Ukuran Huruf:  Kecil  Sedang  Besar

ANALISIS GENDER TERHADAP PERILAKU PERUNDUNGAN (BULLYING) DI KALANGAN SISWA SMA NEGERI 2 BLITAR

Ayudea Tamaratika

Abstrak


ABSTRAK

 

Usia remaja merupakan usia yang krusial pada tahap perkembangan manusia. Remaja mulai mencari makna dan tujuan mereka hidup. Proses pencarian jati diri ini erat kaitannya dengan hubungan sosial remaja, yaitu hubungan antar teman sebaya. Penolakan hubungan teman sebaya yang bersifat merusak di kelompok sebaya dapat menyebabkan tindakan agresif. Sebaliknya, penolakan yang bersifat produktif justru dapat meningkatkan aktualisasi diri pada remaja. Perundungan antara laki-laki dan perempuan berbeda dilihat dari berbagai perspektif, yaitu perspektif biologis, psikologis, dan gender.

Penelitian ini bertujuan untuk mengetahui perbedaan bentuk-bentuk perilaku perundungan antara laki-laki dan perempuan, mengetahui penyebab dominasi perilaku perundungan antara laki-laki dan perempuan, serta menemukan alternatif pencegahan dan penanganan perilaku perundungan pada siswa laki-laki dan perempuan di SMA Negeri 2 Blitar.

Penelitian ini menggunakan metode penelitian embedded konkuren mixed methods, yaitu strategi yang memiliki metode primer sebagai fokus penelitian dan metode sekunder sebagai pendukung penelitian. Metode primer yang digunakan adalah kuantitatif survei sedangkan metode sekunder yang digunakan adalah kualitatif wawancara mendalam. Analisis yang digunakan adalah statistik komparatif dan statistik deskriptif serta analisis data kualitatif. Alat pengumpul data yang digunakan berupa inventori perilaku perundungan.

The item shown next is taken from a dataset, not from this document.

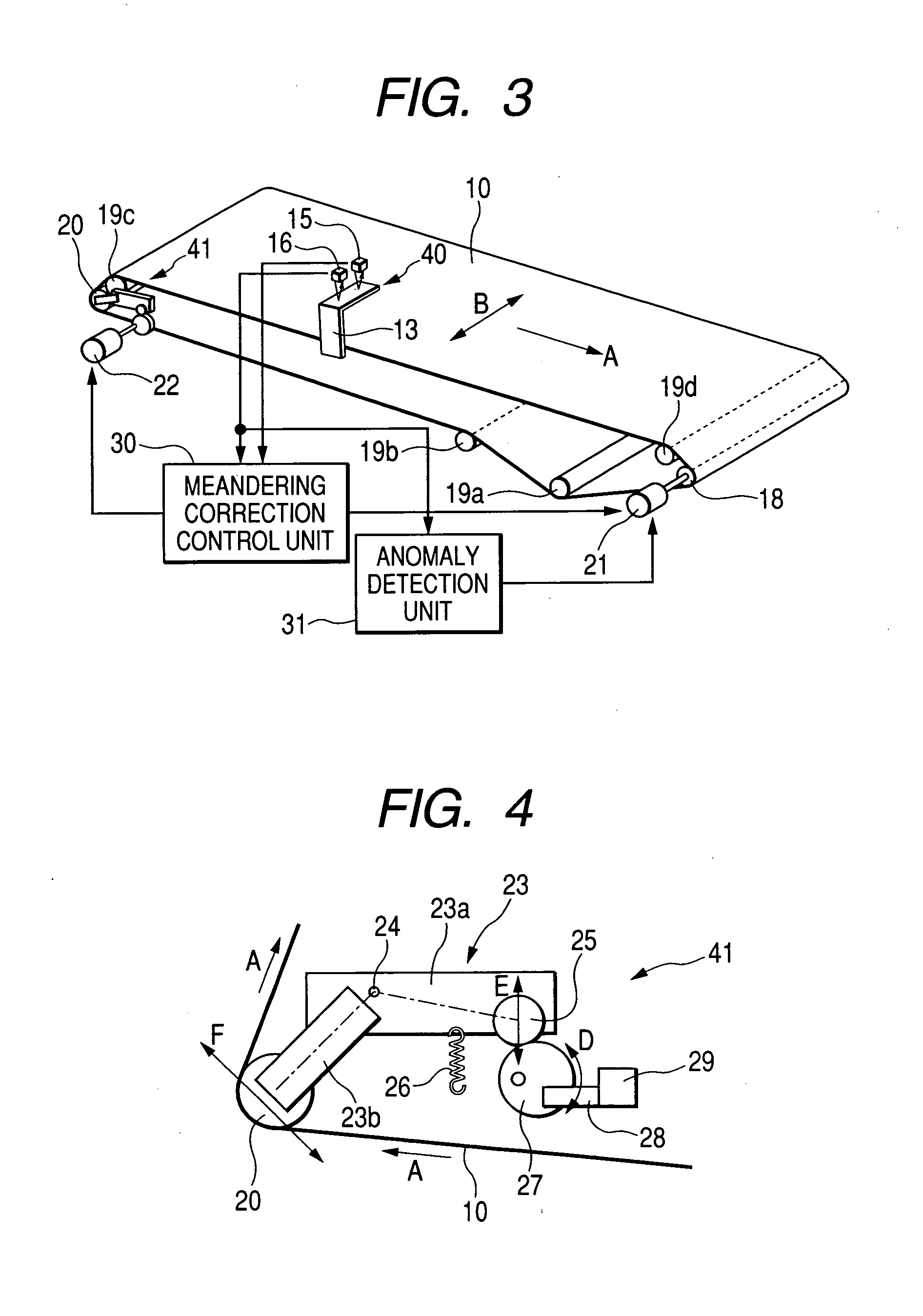 Belt conveyor and image forming apparatus using the same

Hasil dari analisis data menunjukkan bahwa tidak ada perbedaan perilaku perundungan antara laki-laki dan perempuan dengan nilai koefisien komparasi uji-t sebesar 1,158 dan data sig (2-tailed) 0,248. Analisis data kuantitatif deskriptif menunjukkan bahwa perundungan fisik, verbal, dan cyberbullying didominasi oleh laki-laki sedangkan perundungan relasional didominasi oleh perempuan. Analisis data kualitatif menunjukkan bahwa penyebab perilaku perundungan adalah bercanda, kepuasan diri, manajemen emosi yang kurang baik, membalas perilaku korban, berbagi perasaan, serta perilaku imitasi dari lingkungan; alternatif pencegahan perilaku perundungan diantaranya adalah kolaborasi antara konselor dan guru mata pelajaran lain serta pemaksimalan papan bimbingan, sedangkan alternatif penanganan perilaku perundungan pada laki-laki adalah dengan teknik behavioral dan perempuan adalah dengan layanan mediasi.

Penelitian ini diharapkan dapat menjadi informasi bagi konselor sebagai dasar penyusunan tindakan pencegahan dan penanganan dalam perilaku perundungan di sekolah; bagi Jurusan Bimbingan dan Konseling sebagai informasi mahasiswa bimbingan dan konseling agar dapat mengembangkan berbagai media pencegahan dan penanganan perilaku perundungan; serta bagi peneliti selanjutnya sebagai referensi perilaku perundungan dari aspek gender.